Researchers at University of California, Los Angeles (UCLA) led by radiologists Dr. Soheil Kooraki and Dr. Gholam Berenji compared the performance of F-18 DCFPyL-PET/CT and multiparametric MRI (mpMRI) for initial staging of men with high-risk prostate cancer and found imaging with the tracer detected more nodal and distant metastases and change treatment in approximately 44% of patients.
"PSMA PET is more sensitive in identifying nodal and distant metastases at initial staging of men with unfavorable intermediate or high-risk prostate cancer," Kooraki said.
F-18 DCFPyL (Pylarify, Lantheus), was approved by the U.S Food and Drug Administration on May 27, 2021, for the initial staging of high-risk cancer patients for therapy or in patients whose cancer appears to have returned after radiotherapy or radical prostatectomy.
In this study, Kooraki and colleagues analyzed data from an earlier open-label, prospective phase II trial in 150 patients that explored clinical applications of F-18 DCFPyL PET/CT. They identified 41 patients from the VA Greater Los Angeles Healthcare System who had also undergone mpMRI scans.

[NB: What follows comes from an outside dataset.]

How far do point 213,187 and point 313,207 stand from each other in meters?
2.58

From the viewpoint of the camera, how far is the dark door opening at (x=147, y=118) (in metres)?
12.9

PET/CT scans were interpreted by two nuclear medicine physicians with more than 10 years of experience. To assess changes in patient management, referring physicians were asked to complete surveys within two weeks before and four weeks after reviewing the results of the F-18 DCFPyL PET/CT scans.
Pelvic and distant lymph nodes were detected in 31.7% (13/41) and 7.3% (3/41) of individuals by F-18 DCFPyL PET/CT versus regional lymph nodes in 2.4% (1/41) on mpMRI. Skeletal metastasis was detected in 17.1% (7/41) by F-18 DCFPyL-PET/CT compared with 2.4% (1/41) by mpMRI, the researchers found.
|Pelvic lymph node
|Distant lymph node
"Overall, based on the results of F-18 DCFPyl PET/CT scan, staging was altered in 44.1% of patients," Kooraki said.
Image courtesy of Dr. Soheil Kooraki.
Clinicians at UCLA are performing targeted imaging biopsies by combining F-18 DCFPyL-PET/CT and mpMRI at the same time during initial staging to improve detection of tumors in these patients, Kooraki said. In addition to localization of intraprostatic lesions, F-18 DCFPyL- PET/CT has the advantage of depicting nodal and skeletal metastasis, he said.
"Acquiring DCFPyL PET/CT and MRI together can be beneficial for patient care in the diagnostic path of prostate cancer," Kooraki said.
Ultimately, however, long-term follow-up will be needed to determine whether this translates to better clinical outcomes, he concluded.